Health care is always delivered by a team. The more complicated the clinical condition-- the more education or training involved in our care-- the larger the team. Even when we are alone in the room with our patient, there are people outside the room who are arranging for labs and referrals, preparing a room for the next patient, answering the phone, giving shots or drawing blood, and most certainly there are people seeing to the details of insurance coverage, billing and collections. Clear communication and efficient coordination across care teams are always a challenge.
Some of the children I care for have 20 or more active participants on their team. And the teams extend well beyond the walls of our clinics and hospitals. Consider the special education teacher who supervises a g-tube feeding for her student, or the school nurse who gives daily medications that help to control my patient’s dystonia, or involuntary drooling or seizures. Think about the whole range of in-home services for occupational, physical and speech therapy. Respiratory therapists work with my patients who live at home on mechanical ventilation. Care coordinators help to organize services and appointments and transportation. Social workers are essential for support and the application for essential benefits. Psychologists work with behaviors and coping strategies.
Many of my patients have as many as 8 or 10 subspecialists who guide treatment and diagnostic work-ups. It can be a dizzying array of people and personalities, each with a unique and active role on the team. The families who need to manage the workings of a complex care team have seemingly countless opportunities to receive kindness or encounter more struggle.
Sometimes we--as individual members of the care team-- forget or underappreciate the vastness and complexity of the team. We may overlook the synergistic stress that accumulates for the patient and their family caregivers as they move from appointment to appointment, decision to decision, fear to more fear. A routine appointment to discuss insufficient weight gain, could very well be a moment of brutal reality for a care-giver.
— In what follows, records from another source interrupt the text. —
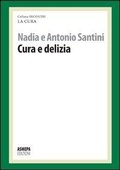 Cover: Cura e delizia. La cura responsabile - Incontri;ASMEPA Edizioni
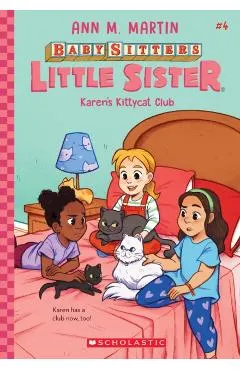 Karen's Kittycat Club (Baby-Sitters Little Sister #4), 4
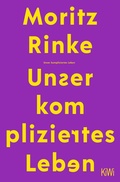 Cover: Unser kompliziertes Leben - Kiepenheuer & Witsch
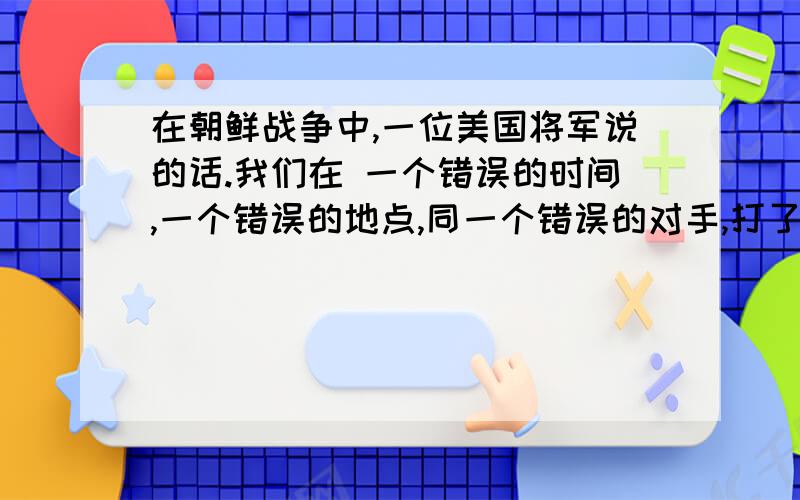 在朝鲜战争中,一位美国将军说的话.我们在 一个错误的时间,一个错误的地点,同一个错误的对手,打了一场我们在 一个错误的时间,一个错误的地点,同一个错误的对手,打了一场错误的战争.  怎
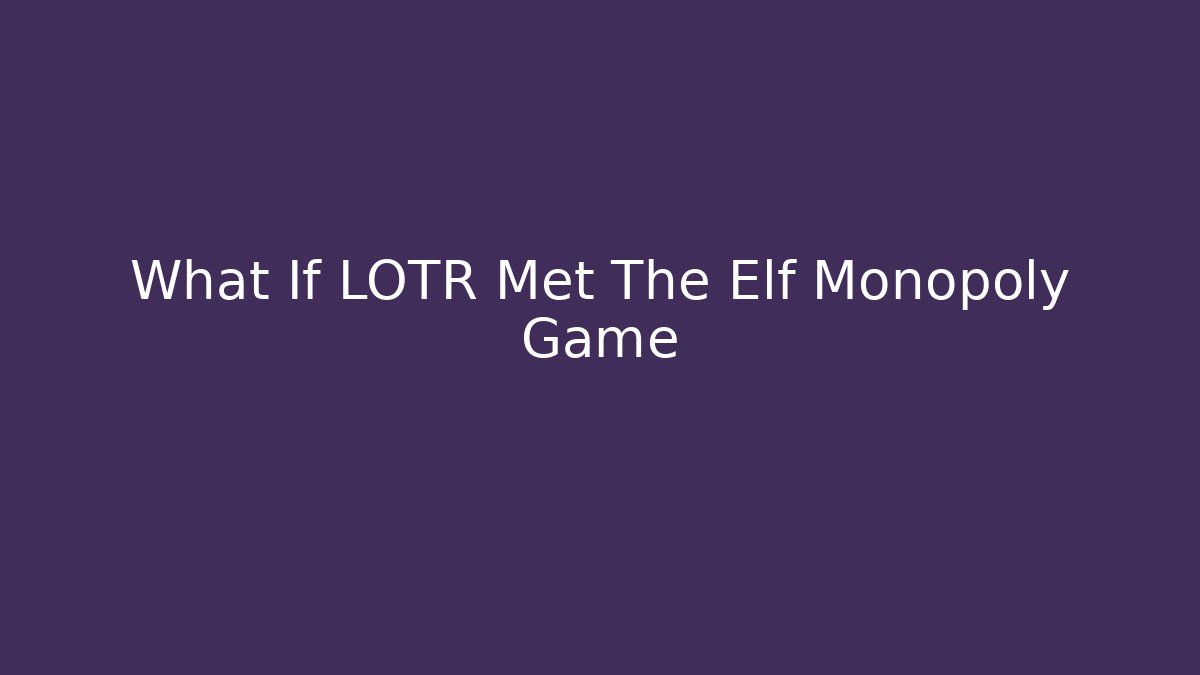 What If LOTR Met The Elf Monopoly Game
Despite arduous attempts, over months or years, with many skilled providers, their beloved child is not thriving, and today is the day when the realization hits home.
The kindness required at these points is no less necessary than at other moments. A kindness deficit, however, is going to be glaring and memorable.
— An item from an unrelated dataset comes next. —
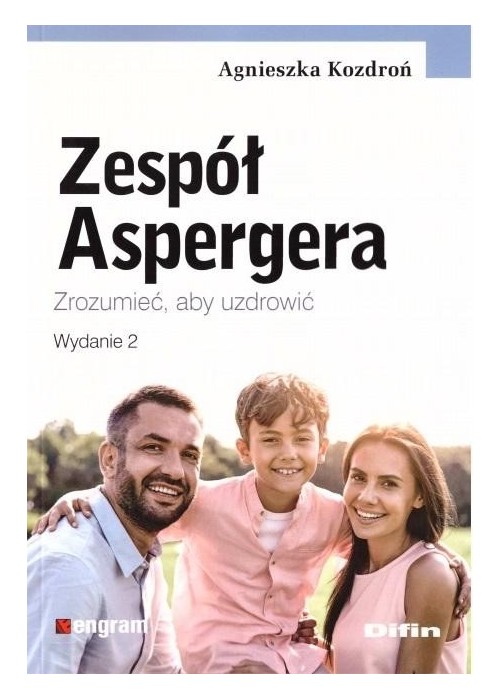 Zespół Aspergera. Zrozumieć, aby uzdrowić w.2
Kindness in the face of synergistic, cumulative care-giver stress can be as simple as a moment of silence. Sitting quietly, with compassion for the emotion in the room, is a way to practice kindness. Allowing for the care-giver to ask the same question over and over, as they try to take in what is being said, is another way to communicate kindness. Stating clearly that we are not going to abandon the patient and their care-givers, when we have exhausted all currently available therapies, is perhaps the ultimate kindness.
When my wife is the attending physician on an in-patient care team, she meets with the medical students first. She outlines her expectations for their successful and active participation on the team. Among her expectations are that they model kindness and compassion in two concrete ways. First, they must include one descriptor that humanizes the patient. “Mrs. X is a 32 year old English professor whose specialty is Dickens. She is being admitted for.. . .” “Mr. Y is an 82 year old grandfather of 12 who is very concerned about his dog Rex. He is being admitted for . . . .”
The second required practice of kindness for medical students on my wife’s team is to be sure that the patient is put back together before the team leaves the room, and to ask the patient directly if there is anything more the team can do for them before they leave. The student is responsible to model for the team these simple acts of kindness. “Mrs. X, can I help you get your gown tied? Here, let me get your tray table back in front of you so you can finish your breakfast.” As the team prepares to leave the room, the student is expected to step up and ask, “Mr. Y, is there anything else we can do for you before we leave?”
My wife says that invariably the patients and their families are grateful, often returning the offering of kindness with their blessings for the team and their day. “No, I don’t think I need anything else right now, but thank you for asking. And you all have a blessed day.”
There is, quite often, a ripple effect from the student’s kindnesses, as residents also begin their introductions with a humanizing adjective or clause. In fact, there have been teams who get a little competitive to see who can discover the most insightful patient descriptor. “Mrs. Z is an 88 year-old former Army nurse, who met her husband on a hospital ship during WWII. She is being admitted . .”
Students remember these experiences of kindness. Certainly, their offerings of kindness humanize the patients, who will ask for the student by name even after the student has moved on to another rotation. The acts of kindness and consideration also humanize the students as future doctors. The practice of kindness allows the student to build deeper trust and connection with their patients. The complexity of the patient’s illness or disability is set in the legacy of a life, and encountered as another human being with whom they have a unique and privileged relationship. Offering kindness has its own profound legacy.